TASK DIRECTIONS -> State how many lines in the records below contain the string "image". Reply with the number alone.
◇ ◇ ◇
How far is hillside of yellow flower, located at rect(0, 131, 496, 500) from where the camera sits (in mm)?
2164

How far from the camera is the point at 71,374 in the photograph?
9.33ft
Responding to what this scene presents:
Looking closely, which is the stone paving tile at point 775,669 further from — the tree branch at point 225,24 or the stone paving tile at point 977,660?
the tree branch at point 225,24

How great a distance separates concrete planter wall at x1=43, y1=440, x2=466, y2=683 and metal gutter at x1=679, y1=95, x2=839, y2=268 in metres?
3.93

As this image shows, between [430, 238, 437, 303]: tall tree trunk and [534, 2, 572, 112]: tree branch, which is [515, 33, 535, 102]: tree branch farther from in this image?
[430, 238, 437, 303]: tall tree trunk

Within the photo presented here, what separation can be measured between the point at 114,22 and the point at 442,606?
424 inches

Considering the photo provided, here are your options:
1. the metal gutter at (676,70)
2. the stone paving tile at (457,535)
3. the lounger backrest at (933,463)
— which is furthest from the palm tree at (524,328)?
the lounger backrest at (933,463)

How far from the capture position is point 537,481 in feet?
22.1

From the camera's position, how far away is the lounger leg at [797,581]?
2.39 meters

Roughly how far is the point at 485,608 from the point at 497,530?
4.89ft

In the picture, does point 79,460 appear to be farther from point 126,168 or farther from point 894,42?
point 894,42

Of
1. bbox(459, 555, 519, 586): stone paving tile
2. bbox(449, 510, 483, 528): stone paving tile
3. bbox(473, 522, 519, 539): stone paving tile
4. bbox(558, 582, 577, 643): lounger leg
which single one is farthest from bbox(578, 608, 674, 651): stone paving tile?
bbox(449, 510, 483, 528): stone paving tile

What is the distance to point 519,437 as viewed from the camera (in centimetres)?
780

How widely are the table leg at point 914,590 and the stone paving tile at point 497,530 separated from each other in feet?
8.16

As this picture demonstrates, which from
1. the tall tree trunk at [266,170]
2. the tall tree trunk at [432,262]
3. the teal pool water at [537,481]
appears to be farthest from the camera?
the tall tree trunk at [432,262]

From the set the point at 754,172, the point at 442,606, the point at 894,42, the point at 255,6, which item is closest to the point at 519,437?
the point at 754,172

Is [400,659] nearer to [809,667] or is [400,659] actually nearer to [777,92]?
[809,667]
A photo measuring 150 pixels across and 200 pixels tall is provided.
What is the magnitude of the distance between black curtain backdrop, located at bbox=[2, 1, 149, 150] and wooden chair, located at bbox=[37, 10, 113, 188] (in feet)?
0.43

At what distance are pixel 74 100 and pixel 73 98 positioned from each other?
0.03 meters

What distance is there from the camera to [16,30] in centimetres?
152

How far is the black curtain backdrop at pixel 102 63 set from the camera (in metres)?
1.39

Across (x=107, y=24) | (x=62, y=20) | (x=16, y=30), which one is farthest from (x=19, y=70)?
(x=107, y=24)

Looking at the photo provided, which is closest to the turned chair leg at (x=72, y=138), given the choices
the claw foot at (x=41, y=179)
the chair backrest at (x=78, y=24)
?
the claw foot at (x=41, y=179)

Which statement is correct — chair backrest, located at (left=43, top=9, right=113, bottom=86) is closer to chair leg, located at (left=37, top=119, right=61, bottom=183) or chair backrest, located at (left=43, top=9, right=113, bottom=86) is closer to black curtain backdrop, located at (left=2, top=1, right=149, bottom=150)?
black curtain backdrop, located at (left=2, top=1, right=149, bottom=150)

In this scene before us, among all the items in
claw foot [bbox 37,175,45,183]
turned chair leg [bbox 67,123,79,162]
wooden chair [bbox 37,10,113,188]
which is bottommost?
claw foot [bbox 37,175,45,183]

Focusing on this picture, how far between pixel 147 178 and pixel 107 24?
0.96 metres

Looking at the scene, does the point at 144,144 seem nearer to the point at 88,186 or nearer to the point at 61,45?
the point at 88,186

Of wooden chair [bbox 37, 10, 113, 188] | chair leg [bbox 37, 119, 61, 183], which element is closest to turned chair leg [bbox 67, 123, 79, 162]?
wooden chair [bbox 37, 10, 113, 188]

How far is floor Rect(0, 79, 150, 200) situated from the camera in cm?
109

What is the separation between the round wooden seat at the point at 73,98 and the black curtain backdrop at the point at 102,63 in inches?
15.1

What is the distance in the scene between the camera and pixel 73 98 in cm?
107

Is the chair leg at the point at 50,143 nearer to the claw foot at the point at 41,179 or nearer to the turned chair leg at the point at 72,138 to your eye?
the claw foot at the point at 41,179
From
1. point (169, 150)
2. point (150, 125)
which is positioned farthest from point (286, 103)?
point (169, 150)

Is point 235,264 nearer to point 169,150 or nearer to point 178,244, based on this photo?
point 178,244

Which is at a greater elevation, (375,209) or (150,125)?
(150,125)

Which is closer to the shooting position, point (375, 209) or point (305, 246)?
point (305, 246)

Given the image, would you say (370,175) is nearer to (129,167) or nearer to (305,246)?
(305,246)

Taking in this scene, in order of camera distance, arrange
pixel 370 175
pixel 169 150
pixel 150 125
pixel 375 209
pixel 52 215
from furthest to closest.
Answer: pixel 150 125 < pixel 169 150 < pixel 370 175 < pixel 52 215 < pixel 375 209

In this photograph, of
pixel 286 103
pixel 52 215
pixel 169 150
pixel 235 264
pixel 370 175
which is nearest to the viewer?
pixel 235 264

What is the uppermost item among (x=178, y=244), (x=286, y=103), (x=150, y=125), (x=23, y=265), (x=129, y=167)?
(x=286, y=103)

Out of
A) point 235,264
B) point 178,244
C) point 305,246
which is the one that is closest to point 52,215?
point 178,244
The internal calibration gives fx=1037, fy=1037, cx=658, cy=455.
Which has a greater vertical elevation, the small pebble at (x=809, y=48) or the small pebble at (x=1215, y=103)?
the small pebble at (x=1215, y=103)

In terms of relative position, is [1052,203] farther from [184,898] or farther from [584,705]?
◇ ◇ ◇
EXERCISE ANSWER -> 2